A team of researchers has created a stretchable artificial 'skin' that conducts electricity, allowing a robotic hand to 'feel', among other abilities.
According to the team from the University of Washington, the breakthrough development is the first to successfully incorporate semiconductors – materials which partially conduct electricity – into a stretchable component without any special workaround. This creates an artificial 'skin' which allows the electronics inside it to function while also having the ability to be stretched by around 50%.
Traditional semiconductors are usually brittle and, until now, it has been a challenging and expensive task to incorporate them into stretchable materials.
The research, detailed in the journal Science Advances, demonstrates how a robotic hand covered in the skin can sense the temperature of hot and cold water in a cup. It can also interpret signals sent to it from a computer, reproducing them as American Sign Language.
"The robotic skin can translate the gesture to readable letters that a person like me can understand and read," Yu said.

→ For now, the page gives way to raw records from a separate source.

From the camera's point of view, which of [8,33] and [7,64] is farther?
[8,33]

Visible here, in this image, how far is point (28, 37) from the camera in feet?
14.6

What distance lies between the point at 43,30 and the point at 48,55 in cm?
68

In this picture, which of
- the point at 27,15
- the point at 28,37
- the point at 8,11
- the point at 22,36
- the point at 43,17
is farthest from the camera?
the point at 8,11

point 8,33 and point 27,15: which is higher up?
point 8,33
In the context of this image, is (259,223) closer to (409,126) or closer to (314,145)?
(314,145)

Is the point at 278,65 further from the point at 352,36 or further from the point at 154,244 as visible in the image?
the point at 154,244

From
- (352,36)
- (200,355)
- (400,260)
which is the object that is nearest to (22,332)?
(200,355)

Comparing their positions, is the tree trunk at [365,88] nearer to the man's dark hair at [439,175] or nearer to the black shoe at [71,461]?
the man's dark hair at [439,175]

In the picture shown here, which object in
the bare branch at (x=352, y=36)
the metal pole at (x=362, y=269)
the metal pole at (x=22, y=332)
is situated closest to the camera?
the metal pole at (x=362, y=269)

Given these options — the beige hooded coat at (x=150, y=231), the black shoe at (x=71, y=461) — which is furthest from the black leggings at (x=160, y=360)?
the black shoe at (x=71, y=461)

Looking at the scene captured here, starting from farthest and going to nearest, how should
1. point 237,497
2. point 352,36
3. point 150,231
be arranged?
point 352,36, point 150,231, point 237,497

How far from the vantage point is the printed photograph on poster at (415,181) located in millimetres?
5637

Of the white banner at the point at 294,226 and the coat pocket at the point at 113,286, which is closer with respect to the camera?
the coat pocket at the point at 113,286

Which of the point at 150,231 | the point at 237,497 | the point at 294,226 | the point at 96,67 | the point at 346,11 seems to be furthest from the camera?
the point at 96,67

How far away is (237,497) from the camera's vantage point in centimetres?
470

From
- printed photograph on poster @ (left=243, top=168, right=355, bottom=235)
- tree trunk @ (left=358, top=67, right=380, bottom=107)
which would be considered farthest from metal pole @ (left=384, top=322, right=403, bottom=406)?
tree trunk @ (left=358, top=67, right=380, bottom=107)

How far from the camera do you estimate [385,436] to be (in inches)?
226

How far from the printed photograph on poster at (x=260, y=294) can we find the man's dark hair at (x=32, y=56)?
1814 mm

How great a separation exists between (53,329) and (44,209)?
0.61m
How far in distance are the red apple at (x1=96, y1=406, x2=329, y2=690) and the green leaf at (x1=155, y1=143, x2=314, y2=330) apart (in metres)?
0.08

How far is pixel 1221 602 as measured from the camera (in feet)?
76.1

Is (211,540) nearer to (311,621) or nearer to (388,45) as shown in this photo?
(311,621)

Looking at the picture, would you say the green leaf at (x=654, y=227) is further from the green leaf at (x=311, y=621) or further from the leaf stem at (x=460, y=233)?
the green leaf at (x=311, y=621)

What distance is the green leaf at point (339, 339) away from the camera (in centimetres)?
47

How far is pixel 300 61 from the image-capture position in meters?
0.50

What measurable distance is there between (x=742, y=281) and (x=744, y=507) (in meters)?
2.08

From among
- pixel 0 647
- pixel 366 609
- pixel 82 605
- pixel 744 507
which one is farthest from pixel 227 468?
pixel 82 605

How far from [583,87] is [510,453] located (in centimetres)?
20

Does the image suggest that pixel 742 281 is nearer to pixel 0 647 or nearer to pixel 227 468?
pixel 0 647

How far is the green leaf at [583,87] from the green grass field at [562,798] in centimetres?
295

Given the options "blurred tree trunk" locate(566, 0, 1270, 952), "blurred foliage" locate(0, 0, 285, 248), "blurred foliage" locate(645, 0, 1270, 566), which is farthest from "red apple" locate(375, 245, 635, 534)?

These abilities are promising as it means the material could be incorporated into prosthetics that communicate directly with a patient's mind, enabling lifelike sensitivity and limb control.
Using the material as an artificial skin is just one application though. Researchers hope a material that is soft, stretchable and also a semiconductor could have a huge range of uses in wearable electronics, health monitors, medical implants and interfaces, which would allow humans to communicate directly with machines.
The material was created by incorporating extremely thin wires around a thousand times thinner than a human hair – otherwise known as nanowires – into a stretchable rubber compound. While the rubber cannot conduct electricity, the nanowires inside act as conductors.
Their work documents how these stretchable electronics, which rely on readily available materials, could be scaled up for commercial production
"Our strategy has advantages for simple fabrication, scaleable manufacturing and low cost," Cunjiang Yu, lead author of the paper, said.